▶ Task details: Resume the blog post about adoption and keep writing it from its last sentence onward.

Start of Passage to read

A few months back the American Academy of Pediatrics issued a statement regarding adoption records.  It’s not unequivocal good news since it contains the caveat “unless specifically denied by the birthparents.” I’m a birthmother, not an adoptee, but I’m pretty sure many adoptees viewed this as only a partial victory. What strikes me is that it was the American Academy of Pediatrics that came forward to voice their (partial) support for open records. My research cannot find a similar policy statement issue by the American Medical Association. Doesn’t their silence perpetuate society’s view of adult adoptees as children? As a person grows older, doesn’t medical history become even more important?

 

Adoption. It’s Huge.

 

imagesI’ve been taking a break from blogging here most of the past month. I’ve been to Albuquerque and to Santa Barbara for T’ai Chi Chih retreats, and I’ve done some traveling with friends in Hawaii. And the thing that usually happens happened. I meet new people, strike up a conversation, and more often than not, I find out that the person I’m talking to is either an adoptee or a birthmother. So many of us or those we are close to have been caught up in adoption.

On the plane to Albuquerque, it was obvious the guy next to me wanted to talk. Business cards were exchanged. He stared at my card (the front image is the cover of my book) and out spooled a stream of questions. It turned out that his best friend is an adoptee and had recently seen a lot of ups and downs with reunion. On Maui, one of the people in our group was an adoptee. Also in Santa Barbara.

End of Passage to read
Start of Data under study

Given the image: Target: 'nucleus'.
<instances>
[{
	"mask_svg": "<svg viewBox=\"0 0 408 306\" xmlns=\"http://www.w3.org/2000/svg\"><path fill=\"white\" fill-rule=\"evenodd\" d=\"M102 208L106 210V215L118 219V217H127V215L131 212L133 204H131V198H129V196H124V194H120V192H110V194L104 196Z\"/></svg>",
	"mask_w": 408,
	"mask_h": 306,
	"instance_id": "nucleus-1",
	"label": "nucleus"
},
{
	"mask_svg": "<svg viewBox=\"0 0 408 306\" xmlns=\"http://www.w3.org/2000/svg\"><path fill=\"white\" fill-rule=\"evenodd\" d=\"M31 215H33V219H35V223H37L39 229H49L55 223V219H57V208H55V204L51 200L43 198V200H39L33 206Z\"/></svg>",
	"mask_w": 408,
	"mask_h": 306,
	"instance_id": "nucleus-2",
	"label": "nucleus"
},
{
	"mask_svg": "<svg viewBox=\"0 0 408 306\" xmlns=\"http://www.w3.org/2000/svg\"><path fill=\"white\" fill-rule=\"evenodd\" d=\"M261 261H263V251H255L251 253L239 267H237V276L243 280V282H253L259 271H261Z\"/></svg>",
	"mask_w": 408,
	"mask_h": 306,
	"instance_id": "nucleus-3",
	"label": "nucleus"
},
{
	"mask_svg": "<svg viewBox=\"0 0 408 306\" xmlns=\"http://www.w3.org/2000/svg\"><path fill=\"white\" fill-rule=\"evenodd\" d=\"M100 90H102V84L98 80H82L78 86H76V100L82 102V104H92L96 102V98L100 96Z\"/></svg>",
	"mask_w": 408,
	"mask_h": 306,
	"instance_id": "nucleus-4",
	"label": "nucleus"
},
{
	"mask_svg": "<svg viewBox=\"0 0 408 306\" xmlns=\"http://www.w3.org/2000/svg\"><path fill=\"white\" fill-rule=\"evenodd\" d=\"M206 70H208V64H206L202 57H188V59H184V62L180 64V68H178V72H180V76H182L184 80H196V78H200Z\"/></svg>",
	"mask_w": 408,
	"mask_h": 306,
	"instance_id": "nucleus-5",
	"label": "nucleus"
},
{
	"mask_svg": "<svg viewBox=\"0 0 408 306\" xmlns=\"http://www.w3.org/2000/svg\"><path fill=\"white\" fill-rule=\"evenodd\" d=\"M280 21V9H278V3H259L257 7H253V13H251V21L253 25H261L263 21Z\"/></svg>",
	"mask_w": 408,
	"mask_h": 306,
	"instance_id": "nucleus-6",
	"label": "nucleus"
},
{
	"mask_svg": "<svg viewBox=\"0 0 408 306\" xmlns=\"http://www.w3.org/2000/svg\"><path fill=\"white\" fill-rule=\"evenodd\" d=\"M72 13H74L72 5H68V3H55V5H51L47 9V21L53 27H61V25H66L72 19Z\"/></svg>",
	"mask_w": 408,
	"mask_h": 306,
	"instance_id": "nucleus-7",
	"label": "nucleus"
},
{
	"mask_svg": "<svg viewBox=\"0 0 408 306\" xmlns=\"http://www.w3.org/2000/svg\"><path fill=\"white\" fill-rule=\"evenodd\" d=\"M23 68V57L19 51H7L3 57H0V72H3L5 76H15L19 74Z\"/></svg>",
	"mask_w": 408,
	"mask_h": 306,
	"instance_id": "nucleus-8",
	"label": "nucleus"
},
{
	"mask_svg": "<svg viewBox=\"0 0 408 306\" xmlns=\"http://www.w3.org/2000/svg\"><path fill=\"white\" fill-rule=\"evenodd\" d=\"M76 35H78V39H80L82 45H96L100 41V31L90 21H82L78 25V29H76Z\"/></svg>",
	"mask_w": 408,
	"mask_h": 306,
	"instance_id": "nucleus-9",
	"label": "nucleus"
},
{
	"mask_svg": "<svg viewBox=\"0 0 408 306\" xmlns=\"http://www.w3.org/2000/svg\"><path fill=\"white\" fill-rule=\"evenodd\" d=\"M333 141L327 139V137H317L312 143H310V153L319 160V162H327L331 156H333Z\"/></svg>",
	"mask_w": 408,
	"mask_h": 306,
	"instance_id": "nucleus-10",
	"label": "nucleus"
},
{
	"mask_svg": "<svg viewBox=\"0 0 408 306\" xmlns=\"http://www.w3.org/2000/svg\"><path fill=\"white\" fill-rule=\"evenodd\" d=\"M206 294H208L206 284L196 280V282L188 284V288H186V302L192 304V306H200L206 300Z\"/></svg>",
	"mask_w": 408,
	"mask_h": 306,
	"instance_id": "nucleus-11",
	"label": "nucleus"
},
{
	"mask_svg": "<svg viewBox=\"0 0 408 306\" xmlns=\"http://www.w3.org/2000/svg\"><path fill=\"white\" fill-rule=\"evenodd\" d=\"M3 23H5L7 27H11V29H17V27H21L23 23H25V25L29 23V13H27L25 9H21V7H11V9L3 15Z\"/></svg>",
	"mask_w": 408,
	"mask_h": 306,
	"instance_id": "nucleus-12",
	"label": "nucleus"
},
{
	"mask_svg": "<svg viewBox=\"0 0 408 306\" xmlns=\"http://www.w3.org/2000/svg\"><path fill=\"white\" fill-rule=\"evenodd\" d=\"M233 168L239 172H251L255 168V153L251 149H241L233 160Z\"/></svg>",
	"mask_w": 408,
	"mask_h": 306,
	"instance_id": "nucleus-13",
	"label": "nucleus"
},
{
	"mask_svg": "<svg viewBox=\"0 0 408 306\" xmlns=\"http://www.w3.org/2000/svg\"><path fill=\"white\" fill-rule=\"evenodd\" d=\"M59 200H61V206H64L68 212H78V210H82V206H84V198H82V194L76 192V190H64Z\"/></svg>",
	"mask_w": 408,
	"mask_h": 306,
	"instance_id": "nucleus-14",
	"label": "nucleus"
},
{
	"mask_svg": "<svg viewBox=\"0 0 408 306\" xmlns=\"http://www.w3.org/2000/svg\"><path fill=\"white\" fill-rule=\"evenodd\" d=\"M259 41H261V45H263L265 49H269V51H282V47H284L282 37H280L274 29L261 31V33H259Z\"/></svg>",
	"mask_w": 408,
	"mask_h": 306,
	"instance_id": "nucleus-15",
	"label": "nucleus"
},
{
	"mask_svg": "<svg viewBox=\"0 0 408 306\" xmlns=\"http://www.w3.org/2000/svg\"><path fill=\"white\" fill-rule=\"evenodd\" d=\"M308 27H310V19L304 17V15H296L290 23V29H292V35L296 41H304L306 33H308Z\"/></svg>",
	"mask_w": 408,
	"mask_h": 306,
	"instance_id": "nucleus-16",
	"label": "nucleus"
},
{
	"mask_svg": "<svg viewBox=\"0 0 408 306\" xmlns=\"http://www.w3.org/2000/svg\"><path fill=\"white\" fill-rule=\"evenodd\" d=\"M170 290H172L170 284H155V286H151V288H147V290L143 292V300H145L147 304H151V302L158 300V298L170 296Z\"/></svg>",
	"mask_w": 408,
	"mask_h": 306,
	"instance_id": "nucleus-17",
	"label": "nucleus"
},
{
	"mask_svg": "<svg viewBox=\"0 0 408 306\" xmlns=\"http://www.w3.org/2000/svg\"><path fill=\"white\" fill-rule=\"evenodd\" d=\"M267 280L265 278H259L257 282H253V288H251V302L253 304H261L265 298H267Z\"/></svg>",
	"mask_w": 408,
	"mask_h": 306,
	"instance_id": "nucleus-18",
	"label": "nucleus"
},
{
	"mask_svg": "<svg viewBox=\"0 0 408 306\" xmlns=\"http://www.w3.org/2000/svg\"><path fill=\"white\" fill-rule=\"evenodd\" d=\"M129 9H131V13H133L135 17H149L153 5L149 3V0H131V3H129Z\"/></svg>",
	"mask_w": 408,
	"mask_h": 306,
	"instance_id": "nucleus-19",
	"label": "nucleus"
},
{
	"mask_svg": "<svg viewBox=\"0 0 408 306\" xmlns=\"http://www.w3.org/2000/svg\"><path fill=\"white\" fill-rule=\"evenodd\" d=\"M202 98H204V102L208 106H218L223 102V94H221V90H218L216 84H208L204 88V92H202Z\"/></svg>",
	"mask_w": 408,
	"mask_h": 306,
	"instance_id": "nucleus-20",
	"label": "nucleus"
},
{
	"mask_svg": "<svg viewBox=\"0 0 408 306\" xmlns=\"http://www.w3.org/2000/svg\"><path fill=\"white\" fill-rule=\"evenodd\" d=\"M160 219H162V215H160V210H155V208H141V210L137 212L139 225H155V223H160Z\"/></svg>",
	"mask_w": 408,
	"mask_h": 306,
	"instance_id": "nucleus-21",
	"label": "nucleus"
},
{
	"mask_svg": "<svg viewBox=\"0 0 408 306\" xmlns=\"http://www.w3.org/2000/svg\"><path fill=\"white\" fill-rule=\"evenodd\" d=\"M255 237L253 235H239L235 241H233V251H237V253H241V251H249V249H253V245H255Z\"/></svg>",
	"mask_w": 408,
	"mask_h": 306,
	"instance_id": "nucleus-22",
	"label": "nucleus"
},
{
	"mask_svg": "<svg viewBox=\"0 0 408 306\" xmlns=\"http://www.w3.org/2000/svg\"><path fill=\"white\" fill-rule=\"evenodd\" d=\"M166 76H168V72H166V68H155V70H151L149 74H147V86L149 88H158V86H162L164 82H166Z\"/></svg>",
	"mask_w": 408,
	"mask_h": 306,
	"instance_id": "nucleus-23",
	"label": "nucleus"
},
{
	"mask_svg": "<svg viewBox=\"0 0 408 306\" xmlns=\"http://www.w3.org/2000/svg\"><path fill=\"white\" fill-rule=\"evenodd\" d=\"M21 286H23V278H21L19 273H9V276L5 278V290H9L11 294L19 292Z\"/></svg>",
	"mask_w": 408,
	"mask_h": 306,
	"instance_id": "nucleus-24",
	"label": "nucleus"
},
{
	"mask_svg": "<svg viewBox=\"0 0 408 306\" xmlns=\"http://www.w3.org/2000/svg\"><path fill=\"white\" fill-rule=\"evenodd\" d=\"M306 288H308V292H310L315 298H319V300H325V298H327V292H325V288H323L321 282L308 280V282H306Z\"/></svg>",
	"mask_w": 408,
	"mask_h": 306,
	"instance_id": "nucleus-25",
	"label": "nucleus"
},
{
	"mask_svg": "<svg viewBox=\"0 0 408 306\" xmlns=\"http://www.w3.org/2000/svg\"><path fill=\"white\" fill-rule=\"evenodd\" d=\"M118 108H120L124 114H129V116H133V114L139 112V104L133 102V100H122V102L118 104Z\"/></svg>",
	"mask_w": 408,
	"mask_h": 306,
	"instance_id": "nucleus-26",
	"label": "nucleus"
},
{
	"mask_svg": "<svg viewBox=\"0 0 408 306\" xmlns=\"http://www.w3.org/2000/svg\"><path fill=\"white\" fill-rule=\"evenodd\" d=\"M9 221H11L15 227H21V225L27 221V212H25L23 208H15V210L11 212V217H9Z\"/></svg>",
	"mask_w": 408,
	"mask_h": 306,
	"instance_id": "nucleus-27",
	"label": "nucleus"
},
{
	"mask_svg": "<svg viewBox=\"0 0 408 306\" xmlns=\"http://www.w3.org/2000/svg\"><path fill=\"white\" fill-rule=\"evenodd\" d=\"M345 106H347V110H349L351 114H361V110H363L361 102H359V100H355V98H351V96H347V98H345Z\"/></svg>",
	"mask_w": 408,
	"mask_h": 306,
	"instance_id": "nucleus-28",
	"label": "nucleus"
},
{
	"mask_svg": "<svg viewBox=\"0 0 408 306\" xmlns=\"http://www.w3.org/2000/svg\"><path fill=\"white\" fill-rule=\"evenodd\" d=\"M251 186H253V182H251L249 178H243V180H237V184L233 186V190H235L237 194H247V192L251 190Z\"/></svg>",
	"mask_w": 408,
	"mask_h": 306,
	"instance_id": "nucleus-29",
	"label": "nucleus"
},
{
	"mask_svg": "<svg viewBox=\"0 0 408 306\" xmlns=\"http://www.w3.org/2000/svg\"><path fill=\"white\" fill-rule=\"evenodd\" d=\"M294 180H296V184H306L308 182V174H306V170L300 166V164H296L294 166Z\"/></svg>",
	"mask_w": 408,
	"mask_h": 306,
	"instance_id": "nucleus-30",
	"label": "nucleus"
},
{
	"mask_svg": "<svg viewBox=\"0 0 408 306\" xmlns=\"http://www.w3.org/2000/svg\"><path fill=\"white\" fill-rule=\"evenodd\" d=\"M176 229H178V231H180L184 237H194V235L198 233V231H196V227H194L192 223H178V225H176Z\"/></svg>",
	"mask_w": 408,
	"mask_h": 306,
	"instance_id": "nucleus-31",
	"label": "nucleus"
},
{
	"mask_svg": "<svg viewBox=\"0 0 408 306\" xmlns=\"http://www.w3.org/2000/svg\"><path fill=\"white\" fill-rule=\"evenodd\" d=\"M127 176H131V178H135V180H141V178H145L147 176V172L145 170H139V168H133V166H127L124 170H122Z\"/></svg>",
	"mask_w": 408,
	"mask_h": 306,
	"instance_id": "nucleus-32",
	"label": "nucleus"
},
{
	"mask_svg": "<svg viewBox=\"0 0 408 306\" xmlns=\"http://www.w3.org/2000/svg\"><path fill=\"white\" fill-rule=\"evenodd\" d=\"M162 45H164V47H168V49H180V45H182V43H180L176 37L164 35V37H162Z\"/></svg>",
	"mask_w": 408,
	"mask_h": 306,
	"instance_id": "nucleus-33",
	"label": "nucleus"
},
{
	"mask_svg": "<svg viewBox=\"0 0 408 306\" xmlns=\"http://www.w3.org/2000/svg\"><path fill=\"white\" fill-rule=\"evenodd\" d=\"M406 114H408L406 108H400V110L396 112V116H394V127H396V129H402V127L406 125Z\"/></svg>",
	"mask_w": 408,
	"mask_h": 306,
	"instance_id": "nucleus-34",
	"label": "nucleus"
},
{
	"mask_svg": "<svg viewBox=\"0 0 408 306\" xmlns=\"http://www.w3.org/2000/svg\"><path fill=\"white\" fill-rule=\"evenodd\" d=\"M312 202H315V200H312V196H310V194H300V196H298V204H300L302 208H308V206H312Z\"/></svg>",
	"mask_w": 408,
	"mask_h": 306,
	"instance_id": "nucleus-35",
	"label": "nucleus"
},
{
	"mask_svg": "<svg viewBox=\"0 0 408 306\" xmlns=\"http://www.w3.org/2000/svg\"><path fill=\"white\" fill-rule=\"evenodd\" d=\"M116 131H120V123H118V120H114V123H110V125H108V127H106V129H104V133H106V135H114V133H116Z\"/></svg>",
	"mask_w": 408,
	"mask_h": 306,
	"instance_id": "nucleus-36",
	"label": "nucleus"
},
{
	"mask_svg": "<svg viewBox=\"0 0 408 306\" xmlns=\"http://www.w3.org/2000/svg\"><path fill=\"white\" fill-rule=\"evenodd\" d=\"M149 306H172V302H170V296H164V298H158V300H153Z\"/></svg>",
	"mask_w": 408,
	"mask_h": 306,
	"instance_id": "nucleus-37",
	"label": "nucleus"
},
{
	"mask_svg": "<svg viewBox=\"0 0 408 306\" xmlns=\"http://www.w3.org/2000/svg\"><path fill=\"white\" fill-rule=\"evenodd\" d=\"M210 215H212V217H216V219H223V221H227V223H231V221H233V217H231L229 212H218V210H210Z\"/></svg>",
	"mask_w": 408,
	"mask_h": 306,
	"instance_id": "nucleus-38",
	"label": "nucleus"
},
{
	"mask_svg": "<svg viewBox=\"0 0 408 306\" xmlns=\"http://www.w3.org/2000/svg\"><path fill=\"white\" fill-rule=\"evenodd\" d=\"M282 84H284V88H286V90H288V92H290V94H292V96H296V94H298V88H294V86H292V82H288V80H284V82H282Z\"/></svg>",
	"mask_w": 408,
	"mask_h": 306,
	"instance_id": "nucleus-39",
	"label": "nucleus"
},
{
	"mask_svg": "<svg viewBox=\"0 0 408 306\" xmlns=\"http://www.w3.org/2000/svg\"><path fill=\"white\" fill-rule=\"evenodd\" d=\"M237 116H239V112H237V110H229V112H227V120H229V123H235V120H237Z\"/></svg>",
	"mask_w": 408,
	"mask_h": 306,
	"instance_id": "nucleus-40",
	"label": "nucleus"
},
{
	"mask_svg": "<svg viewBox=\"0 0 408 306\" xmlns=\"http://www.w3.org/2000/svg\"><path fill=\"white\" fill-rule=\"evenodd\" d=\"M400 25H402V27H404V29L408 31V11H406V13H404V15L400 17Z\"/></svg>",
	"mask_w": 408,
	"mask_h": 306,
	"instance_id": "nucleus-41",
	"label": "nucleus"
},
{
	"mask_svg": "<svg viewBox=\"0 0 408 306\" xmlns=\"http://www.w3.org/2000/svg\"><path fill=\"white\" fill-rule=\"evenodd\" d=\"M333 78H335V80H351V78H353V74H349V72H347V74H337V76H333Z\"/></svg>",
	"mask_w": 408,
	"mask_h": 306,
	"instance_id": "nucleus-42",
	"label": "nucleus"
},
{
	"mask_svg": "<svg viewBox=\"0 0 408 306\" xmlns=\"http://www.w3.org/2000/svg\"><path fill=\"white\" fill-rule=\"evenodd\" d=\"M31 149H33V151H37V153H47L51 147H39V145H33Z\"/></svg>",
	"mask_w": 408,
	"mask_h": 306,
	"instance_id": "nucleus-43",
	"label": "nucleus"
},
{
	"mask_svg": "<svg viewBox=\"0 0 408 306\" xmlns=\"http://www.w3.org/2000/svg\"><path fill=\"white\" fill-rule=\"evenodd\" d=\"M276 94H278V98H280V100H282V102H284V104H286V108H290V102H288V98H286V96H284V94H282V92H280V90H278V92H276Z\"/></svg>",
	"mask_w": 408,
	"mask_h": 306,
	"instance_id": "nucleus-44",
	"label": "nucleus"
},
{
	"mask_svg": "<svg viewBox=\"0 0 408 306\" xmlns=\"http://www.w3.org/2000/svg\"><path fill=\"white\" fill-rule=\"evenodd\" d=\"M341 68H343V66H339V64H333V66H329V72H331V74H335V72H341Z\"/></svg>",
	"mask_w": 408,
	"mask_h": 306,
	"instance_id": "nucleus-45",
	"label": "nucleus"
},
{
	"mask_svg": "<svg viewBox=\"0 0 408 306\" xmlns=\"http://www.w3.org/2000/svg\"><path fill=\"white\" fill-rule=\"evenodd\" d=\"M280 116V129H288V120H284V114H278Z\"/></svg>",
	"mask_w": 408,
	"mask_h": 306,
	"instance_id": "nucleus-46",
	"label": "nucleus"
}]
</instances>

End of Data under study

▶ Response to this task:
When others in a group setting are party to these encounters and learn that I surrendered a child for adoption, the most common comment is something like “Oh, what a wonderful generous thing you did!” A few years ago, I would have mumbled some sort of sheepish reply and changed the subject. These days I’m much more comfortable telling people that it wasn’t like that at all. That I didn’t give up my son to be kind or generous. I tell them I had to in order to survive. I tell them what it was like living in a town of 3000 Catholics in 1970, and how my family would have been ruined. More often than not people seem to get it. It’s not just birthmothers who drank the kool-aid, believing we were doing what was best. The adoption industry has been  really thorough at handing out samples of that beverage to everyone. It always feels good to tell the truth about it.